In 1984, producer Michael Mann used footage of Parrot Jungle flamingos for the opening sequence of Miami Vice.

Those pink birds flying across blue water became one of the defining visual images of 1980s Miami and an enduring piece of American pop culture.

A historic first

In 1982, Parrot Jungle made international headlines again.

The park became the first place in history to successfully breed a Lear’s macaw in captivity.

The Lear’s macaw is among the rarest parrots on Earth. By the 1980s, only a few dozen remained in the wild in a remote region of Brazil’s Bahia state.

The birth of the chick in Miami became a landmark moment in both ornithology and wildlife conservation.

Jimmy Buffett and pop culture

In 1985, musician Jimmy Buffett released his album Last Mango in Paris. Two parrots from Parrot Jungle appeared on the album cover. It was one of many moments when the park crossed into mainstream American culture.

What happened next

Franz Scherr family continued operating the park until the late 1980s, when new ownership took over.Hurricane Andrew caused major damage in 1992, accelerating plans to relocate the attraction. In 2003, the park moved to Watson Island in Biscayne Bay between Downtown Miami and South Beach. A few years later, it was renamed Jungle Island.

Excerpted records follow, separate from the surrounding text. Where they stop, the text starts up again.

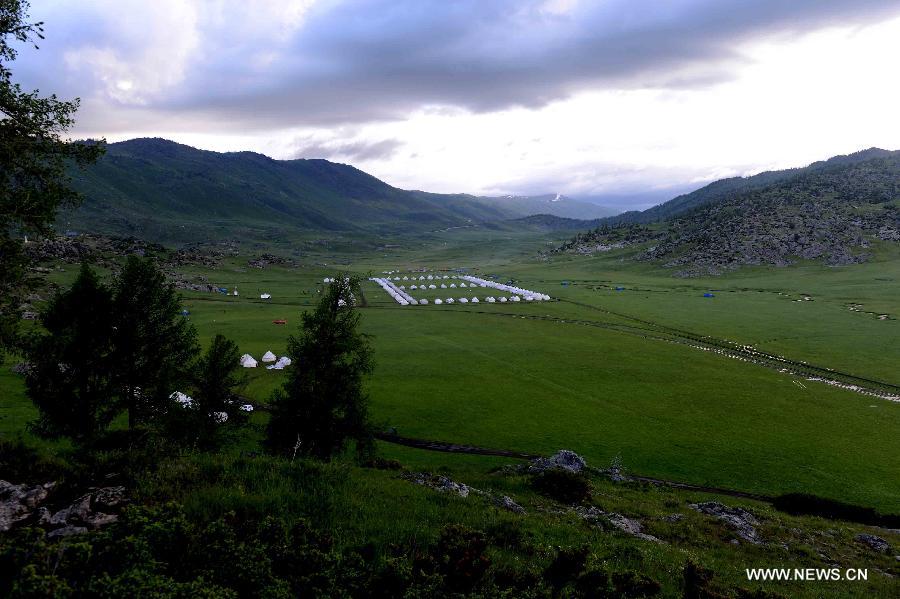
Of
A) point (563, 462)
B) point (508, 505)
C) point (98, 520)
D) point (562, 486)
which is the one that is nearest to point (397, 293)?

The original Parrot Jungle property in Pinecrest was added to the U.S. National Register of Historic Places in 2011. Today, the site operates as the public botanical park Pinecrest Gardens.

Why this story still matters

Parrot Jungle was born during the Great Depression - at a time when the American economy was collapsing and most people struggled simply to survive.

Yet an Austrian immigrant believed people would still pay twenty-five cents to walk among free-flying parrots.

He was right.

For nearly seventy years, the park operated without a single cage. It survived war, hurricanes, tourism revolutions, and the rise of massive corporate theme parks that erased most of old Florida’s independent roadside attractions.

Parrot Jungle remains a reminder of an era when extraordinary ideas did not emerge from corporations, but from stubborn individuals with imagination and conviction.

Franz Scherr began with a few parrots inside a small feed store.

The result became Churchill’s signature in a guest book, flamingos immortalized in Miami Vice, one of the most photographed birds of its era, and the world’s first captive-bred Lear’s macaw.

All of it started with one simple belief: the birds would not fly away. And they never did.